I laughed. The laugh seemed to surprise him. ‘Why are you laughing?’

‘I don’t know. I have gained a sense of humour. That is one thing that happened when I lost the gifts.’

‘I am going to kill them, do you know that?’

‘No. Actually, I don’t. I told the hosts there is no point. That’s about the last thing I said to them. They seemed to understand me.’

‘I have been told to, and that is what I will do.’

‘But don’t you think it’s pointless, that there’s no real reason to do it?’

He sighed and shook his head. ‘No, I do not think that’, he said, in a voice which was mine but deeper, somehow, and flatter. ‘I do not see a separation. I have lived with a
human for only a few days but I have seen the violence and hypocrisy that runs through this species.’

‘Yes, but there is good in them. A lot of good.’

‘No. I don’t see it. They can sit and watch dead human bodies on TV screens and feel nothing at all.’

‘That’s how I saw it at first, but—’

‘They can drive a car thirty miles every day and feel good about themselves for recycling a couple of empty jam jars. They can talk about peace being a good thing yet glorify war. They can
despise the man who kills his wife in rage but worship the indifferent soldier who drops a bomb killing a hundred children.’

‘Yes, there is a bad logic here, I agree with you, yet I truly believe—’

He wasn’t listening. He stood up now, stared at me with determined eyes as he paced the room and delivered his speech. ‘They believe God is always on their side, even if their side
is at odds with the rest of their species. They have no way of coming to terms with what are, biologically, the two most important events that happen to them – procreation and death. They
pretend to know that money can’t buy them happiness, yet they would choose money every time. They celebrate mediocrity at every available opportunity and love to see others’ misfortune.
They have lived on this planet for over a hundred thousand generations and yet they still have no idea about who they really are or how they should really live. In fact, they know less now than
they once did.’

‘You’re right but don’t you think there is something beautiful in these contradictions, something mysterious?’

‘No. No, I do not. What I think is that their violent will has helped them dominate the world, and “civilise” it, but now there is nowhere left for them to go, and so the human
world has turned in on itself. It is a monster that feasts on its own hands. And still they do not see the monster, or if they do they do not see that they are inside it, molecules within the
beast.’

I looked at the bookshelves. ‘Have you read human poetry? Humans understand these failings.’

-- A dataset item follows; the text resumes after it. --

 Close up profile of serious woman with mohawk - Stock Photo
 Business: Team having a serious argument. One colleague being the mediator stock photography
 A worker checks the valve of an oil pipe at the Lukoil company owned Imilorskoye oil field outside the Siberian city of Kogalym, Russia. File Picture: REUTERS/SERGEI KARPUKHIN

He still wasn’t listening.

‘They have lost themselves but not their ambitions. Do not think that they would not leave this place if they had the chance. They’re beginning to realise life is out there, that
we
or beings like us, are out there, and they won’t just stop at that. They will want to explore, and as their mathematical understanding expands, then they will eventually be able to
do so. They will find us, eventually, and when they do, they will not want to be friends, even if they think – as they always do – that their own ends are perfectly benevolent. They
will find a reason to destroy or subjugate other life forms.’

A girl in a school uniform walked past the house. Pretty soon, Gulliver would be coming home.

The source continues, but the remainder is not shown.